Out of the Ether is a 1933 short animated film distributed by Columbia Pictures, featuring Krazy Kat.

Plot
Krazy, dressed as a surgeon, appears as though he is working on a patient. When he is done, and the fellow surgeons step aside, the patient turns out to be an animated radio. Krazy puts his newly repaired radio on a flying carpet before taking off.

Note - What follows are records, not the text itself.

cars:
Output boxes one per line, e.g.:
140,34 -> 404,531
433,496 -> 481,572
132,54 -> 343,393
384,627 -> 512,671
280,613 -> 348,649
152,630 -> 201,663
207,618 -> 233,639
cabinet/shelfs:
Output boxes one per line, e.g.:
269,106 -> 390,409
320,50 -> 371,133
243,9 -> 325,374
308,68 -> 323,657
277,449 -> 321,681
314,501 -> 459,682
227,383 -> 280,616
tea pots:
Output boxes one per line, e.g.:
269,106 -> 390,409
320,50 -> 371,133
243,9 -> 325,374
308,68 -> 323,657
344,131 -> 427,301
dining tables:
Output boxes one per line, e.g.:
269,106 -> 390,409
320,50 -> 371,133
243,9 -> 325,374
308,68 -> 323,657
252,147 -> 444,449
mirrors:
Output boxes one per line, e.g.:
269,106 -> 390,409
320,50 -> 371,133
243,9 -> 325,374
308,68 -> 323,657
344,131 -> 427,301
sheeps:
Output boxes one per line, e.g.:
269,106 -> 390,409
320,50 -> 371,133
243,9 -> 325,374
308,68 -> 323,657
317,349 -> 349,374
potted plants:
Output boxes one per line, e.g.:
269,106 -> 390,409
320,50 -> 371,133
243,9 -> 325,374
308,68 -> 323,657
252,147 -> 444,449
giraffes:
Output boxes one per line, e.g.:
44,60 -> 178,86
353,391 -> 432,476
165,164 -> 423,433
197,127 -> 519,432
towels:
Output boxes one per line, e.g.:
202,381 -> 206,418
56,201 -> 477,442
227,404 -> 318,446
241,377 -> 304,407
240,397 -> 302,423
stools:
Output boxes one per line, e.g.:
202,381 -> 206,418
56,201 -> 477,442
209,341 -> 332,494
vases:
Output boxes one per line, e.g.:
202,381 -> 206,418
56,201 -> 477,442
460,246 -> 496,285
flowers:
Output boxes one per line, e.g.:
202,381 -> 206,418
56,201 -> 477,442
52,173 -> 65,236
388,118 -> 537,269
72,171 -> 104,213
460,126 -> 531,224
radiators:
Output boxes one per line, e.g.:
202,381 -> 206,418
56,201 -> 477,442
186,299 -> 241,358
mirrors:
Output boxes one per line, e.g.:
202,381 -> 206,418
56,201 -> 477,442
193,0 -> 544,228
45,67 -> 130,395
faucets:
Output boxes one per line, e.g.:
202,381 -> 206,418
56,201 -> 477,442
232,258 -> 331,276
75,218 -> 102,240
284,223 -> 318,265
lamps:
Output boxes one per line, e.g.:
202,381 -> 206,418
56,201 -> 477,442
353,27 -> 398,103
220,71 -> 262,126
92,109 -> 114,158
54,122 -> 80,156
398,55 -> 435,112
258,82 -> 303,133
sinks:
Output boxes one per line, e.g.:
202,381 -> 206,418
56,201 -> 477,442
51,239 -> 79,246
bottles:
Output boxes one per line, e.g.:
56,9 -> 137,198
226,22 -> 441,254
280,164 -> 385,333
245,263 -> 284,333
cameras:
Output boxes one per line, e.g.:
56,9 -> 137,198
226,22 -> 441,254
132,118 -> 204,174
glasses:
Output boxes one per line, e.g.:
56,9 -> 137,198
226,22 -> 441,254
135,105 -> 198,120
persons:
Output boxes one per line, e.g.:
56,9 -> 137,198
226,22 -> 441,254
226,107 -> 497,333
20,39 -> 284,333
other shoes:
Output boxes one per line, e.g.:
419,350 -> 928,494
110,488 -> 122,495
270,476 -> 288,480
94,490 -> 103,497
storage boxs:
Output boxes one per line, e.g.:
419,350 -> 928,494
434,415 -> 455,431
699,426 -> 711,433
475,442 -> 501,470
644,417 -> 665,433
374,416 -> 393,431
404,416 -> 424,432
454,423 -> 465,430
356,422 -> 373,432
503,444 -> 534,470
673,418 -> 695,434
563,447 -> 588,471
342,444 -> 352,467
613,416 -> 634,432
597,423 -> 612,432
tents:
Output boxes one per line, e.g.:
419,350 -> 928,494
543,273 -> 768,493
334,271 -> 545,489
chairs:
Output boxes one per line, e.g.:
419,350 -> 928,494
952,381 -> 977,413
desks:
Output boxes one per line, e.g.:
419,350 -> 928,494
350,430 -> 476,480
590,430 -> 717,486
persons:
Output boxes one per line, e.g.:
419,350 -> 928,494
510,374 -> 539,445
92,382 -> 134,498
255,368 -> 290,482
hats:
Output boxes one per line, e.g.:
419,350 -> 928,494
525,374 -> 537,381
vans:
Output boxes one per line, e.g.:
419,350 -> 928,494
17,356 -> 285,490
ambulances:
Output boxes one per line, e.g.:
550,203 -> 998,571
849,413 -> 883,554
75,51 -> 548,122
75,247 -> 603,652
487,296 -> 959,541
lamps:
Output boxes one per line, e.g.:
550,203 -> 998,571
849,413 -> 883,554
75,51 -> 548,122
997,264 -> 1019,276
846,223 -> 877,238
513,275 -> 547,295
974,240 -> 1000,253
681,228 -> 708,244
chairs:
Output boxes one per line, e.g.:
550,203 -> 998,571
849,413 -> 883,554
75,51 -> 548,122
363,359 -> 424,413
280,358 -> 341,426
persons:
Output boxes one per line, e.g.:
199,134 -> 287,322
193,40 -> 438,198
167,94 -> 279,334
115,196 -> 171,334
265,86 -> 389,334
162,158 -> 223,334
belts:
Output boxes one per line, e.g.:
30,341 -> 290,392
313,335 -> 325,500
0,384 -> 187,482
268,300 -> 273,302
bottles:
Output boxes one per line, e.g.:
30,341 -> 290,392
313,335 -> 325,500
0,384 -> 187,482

Up in the sky, Krazy passes by a hot air balloon which resembles Paul Whiteman. Riding on that balloon are the fancy thin clarinet-playing man who once appeared in The Bandmaster, and the Mills Brothers. Under the balloon hangs a piano at which the Boswell Sisters sit by. Further on the way, Marie Dressler is sitting on a crescent moon and singing. Dressler boards on Krazy's carpet, and dances with the cat. They dance until the woman accidentally pushes Krazy off the carpet.

Upon falling off, Krazy lands on some clouds. On one of them, two mysterious boxers wearing turbans trade punches. This goes until one of them accidentally bumps Krazy off.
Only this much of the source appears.